The program has been somewhat of a failure at providing substantial affordable housing. In 2003, the Independent Budget Office conducted a study of the program and found that from 1985 – 2002, only 7% (4,905) of the 69,000 units subsidized through the 421-a program were affordable to low or moderate income families. They also calculated that the average lifetime cost to the city of each unit ranged from $19,400 for a 15-year exemption to $91,455 for a 20-year exemption. Last year, 421-a was responsible for more than $1.1 billion in forgone tax revenue.

This June, the tax exemption program was up for renewal, but not without controversy. A hot debate between politicians, developers, and affordable housing advocates has been at the center of discussions on reform. Affordable housing advocates have long argued that revenue should be collected and used to pay for low-income housing, while developers continue to insist fewer buildings will be constructed without the tax break.

State Legislature voted, and they decided to require developers to build more affordable units (between 25 percent and 30 percent of units) and eliminate exemptions based on location. In exchange, the break was extended to 35 years, up from the 25 year maximum currently. Developers will be given three options tailored to different types of housing markets. There is also a new ban on most condos and co-ops from receiving the tax break, with some exceptions that are meant to protect small, reasonably-priced projects in the outer boroughs.

The De Blasio administration was the main driver for reform. Aides to the mayor said the changes to 421-a are expected to result in the creation of 24,000 affordable housing units over the next decade. The existing program, they estimated, would only have resulted in about 12,000 new units. The reformed program will also reach lower incomes than the existing program, with affordability requirements down to $31,000 per year.

The fate of these changes are now in the hands of two special interests groups: The Real Estate Board of New York, representing the city’s biggest developers, and the Building and Construction Trades Council of Greater New York, representing various construction unions.

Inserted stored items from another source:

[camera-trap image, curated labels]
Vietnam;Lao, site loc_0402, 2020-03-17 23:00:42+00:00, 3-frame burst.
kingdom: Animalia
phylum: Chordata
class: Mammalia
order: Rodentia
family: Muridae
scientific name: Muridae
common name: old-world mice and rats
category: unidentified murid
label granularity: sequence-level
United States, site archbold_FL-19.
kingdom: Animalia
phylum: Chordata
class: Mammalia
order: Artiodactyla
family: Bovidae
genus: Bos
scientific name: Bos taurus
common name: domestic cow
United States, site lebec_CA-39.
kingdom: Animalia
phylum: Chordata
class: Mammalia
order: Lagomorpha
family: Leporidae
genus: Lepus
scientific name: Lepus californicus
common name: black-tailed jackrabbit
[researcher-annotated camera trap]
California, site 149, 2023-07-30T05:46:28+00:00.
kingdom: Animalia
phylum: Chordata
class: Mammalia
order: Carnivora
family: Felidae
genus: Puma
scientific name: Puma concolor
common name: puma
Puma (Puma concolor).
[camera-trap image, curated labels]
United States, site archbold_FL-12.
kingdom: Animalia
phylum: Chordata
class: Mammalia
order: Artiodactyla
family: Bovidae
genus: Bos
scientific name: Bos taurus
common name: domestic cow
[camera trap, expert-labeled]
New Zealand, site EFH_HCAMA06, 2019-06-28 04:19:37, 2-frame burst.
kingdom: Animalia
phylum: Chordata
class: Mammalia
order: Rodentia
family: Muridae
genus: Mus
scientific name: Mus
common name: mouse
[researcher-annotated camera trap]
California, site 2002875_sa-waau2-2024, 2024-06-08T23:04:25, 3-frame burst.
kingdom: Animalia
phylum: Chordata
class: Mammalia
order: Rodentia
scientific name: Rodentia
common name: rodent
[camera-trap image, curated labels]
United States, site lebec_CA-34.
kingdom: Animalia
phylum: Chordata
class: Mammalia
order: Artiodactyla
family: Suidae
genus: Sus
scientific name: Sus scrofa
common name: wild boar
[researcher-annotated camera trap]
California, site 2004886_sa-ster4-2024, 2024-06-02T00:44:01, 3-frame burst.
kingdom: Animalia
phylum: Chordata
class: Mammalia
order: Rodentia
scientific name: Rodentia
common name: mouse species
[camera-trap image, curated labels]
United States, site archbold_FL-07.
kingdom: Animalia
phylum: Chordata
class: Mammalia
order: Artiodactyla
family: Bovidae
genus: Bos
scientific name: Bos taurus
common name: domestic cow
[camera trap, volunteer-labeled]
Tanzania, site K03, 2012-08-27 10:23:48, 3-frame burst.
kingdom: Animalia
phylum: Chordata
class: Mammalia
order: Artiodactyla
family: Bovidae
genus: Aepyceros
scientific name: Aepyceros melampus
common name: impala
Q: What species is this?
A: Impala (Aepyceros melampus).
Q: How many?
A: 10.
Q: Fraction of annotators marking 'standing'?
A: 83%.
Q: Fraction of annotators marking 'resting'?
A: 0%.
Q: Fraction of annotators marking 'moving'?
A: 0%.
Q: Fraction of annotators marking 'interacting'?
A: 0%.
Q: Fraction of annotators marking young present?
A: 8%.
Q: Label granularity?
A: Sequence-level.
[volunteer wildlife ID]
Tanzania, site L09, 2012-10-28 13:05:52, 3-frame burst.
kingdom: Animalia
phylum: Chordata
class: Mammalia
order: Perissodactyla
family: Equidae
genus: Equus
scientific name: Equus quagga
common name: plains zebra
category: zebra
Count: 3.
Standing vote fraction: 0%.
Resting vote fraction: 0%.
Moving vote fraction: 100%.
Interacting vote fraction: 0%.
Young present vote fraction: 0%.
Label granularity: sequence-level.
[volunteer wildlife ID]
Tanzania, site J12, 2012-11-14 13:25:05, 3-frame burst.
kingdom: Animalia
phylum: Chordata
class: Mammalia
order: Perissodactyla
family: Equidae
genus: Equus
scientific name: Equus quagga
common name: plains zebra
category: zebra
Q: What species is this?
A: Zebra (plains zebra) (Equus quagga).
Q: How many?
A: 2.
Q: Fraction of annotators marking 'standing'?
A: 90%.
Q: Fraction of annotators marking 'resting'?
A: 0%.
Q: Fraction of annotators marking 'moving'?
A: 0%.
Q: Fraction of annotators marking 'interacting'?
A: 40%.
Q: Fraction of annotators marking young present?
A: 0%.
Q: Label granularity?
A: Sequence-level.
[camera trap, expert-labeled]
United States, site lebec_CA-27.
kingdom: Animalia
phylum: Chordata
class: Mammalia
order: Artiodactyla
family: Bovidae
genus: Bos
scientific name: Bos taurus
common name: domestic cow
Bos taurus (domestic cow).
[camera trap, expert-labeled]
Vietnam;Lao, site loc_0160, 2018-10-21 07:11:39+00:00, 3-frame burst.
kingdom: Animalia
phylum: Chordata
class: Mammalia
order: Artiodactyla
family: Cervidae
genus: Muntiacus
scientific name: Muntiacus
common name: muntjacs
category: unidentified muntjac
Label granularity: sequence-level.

One important stipulation of the reform is that leaders from both organizations must sign a “memorandum of understanding” by the end of the year, or they risk losing the program altogether.

The current 421-a program has been extended until Jan. 15, 2016. Changes will not apply to projects that start construction before January. The measure also grandfathers in any projects that complete 421-a applications before the end of the year.